The Role of Damage-Associated Molecular Patterns in Perioperative Neurocognitive Disorders: A Narrative Review

Perioperative neurocognitive disorders (PND), such as postoperative delirium (POD) and cognitive dysfunction (POCD), frequently affect older surgical patients and significantly impair postoperative quality of life. During surgical procedures, damage-associated molecular patterns (DAMPs) such as high-mobility group box 1 (HMGB1), mitochondrial DNA, and S100 proteins are released from injured cells and implicated in the pathogenesis of PND. These molecules activate innate immune pathways through pattern recognition receptors (PRRs) such as toll-like receptors (TLRs) and receptors for advanced glycation end products (RAGE). The systemic inflammatory response potentially compromises blood–brain barrier integrity, allowing peripheral immune cells to infiltrate the central nervous system. The resulting neuroinflammation disrupts synaptic function and neuronal connectivity, leading to cognitive impairments.

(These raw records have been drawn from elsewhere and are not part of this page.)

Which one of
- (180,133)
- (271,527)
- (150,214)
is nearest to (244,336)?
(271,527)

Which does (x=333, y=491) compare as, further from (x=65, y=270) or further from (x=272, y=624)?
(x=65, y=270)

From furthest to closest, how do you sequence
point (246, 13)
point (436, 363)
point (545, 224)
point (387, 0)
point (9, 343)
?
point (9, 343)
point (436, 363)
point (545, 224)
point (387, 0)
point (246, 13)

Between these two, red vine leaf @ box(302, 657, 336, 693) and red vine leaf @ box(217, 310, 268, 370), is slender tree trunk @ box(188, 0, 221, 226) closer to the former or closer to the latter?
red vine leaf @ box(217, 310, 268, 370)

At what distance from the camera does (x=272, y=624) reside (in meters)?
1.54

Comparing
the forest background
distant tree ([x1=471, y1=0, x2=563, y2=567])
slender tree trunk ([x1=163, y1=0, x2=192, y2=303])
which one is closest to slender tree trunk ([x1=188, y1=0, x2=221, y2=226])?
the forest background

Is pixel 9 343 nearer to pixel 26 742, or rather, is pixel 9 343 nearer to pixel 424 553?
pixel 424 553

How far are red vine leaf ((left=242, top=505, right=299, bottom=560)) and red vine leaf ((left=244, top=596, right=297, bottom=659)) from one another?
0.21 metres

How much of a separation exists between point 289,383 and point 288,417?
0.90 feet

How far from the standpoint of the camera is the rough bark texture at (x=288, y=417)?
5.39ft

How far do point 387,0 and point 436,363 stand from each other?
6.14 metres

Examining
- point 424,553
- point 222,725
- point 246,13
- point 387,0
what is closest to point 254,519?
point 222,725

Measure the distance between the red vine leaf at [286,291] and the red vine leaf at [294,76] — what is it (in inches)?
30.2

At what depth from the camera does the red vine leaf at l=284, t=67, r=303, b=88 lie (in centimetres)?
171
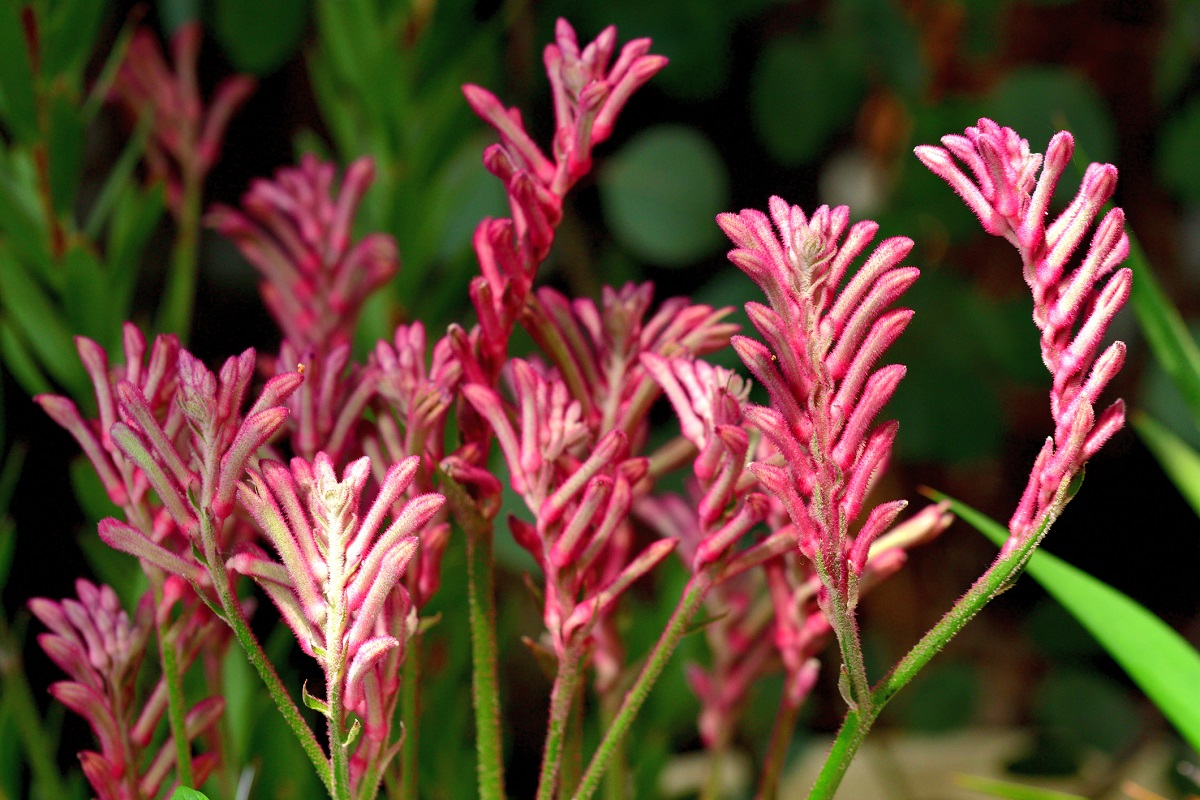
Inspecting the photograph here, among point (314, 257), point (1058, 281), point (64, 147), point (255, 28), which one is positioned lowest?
point (1058, 281)

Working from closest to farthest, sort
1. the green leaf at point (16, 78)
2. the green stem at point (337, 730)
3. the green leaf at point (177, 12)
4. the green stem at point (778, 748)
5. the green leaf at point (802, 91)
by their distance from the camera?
the green stem at point (337, 730), the green stem at point (778, 748), the green leaf at point (16, 78), the green leaf at point (177, 12), the green leaf at point (802, 91)

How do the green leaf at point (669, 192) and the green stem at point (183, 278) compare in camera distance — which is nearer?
the green stem at point (183, 278)

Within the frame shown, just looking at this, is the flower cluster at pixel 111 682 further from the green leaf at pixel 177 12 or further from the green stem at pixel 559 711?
the green leaf at pixel 177 12

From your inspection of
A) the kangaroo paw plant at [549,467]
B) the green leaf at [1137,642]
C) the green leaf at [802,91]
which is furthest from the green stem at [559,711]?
the green leaf at [802,91]

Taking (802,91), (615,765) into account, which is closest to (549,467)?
(615,765)

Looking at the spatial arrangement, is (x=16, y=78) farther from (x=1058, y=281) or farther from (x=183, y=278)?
(x=1058, y=281)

Sustained activation of immune pathways creates a feedback loop where proinflammatory cytokines (eg, IL-1β and TNF-α) amplify DAMP release and immune activation, perpetuating chronic inflammation and cognitive dysfunction. Therapeutic strategies targeting DAMP-mediated pathways, such as glycyrrhizin (an HMGB1 inhibitor), dexmedetomidine (an anti-inflammatory anesthetic), and TLR4 inhibitors (eg, TAK-242), have shown promise in reducing neuroinflammation and protecting cognitive function in preclinical models. However, clinical translation requires validated biomarkers and further trials to ensure their safety and efficacy. This review offers a focused perspective on DAMP-specific mechanisms and emerging therapeutic interventions that modulate these pathways. By contributing to the current understanding of DAMPs in the context of PND, this work supports future research efforts aimed at developing biomarkers and targeted interventions to help mitigate postoperative neurocognitive complications in surgical patients.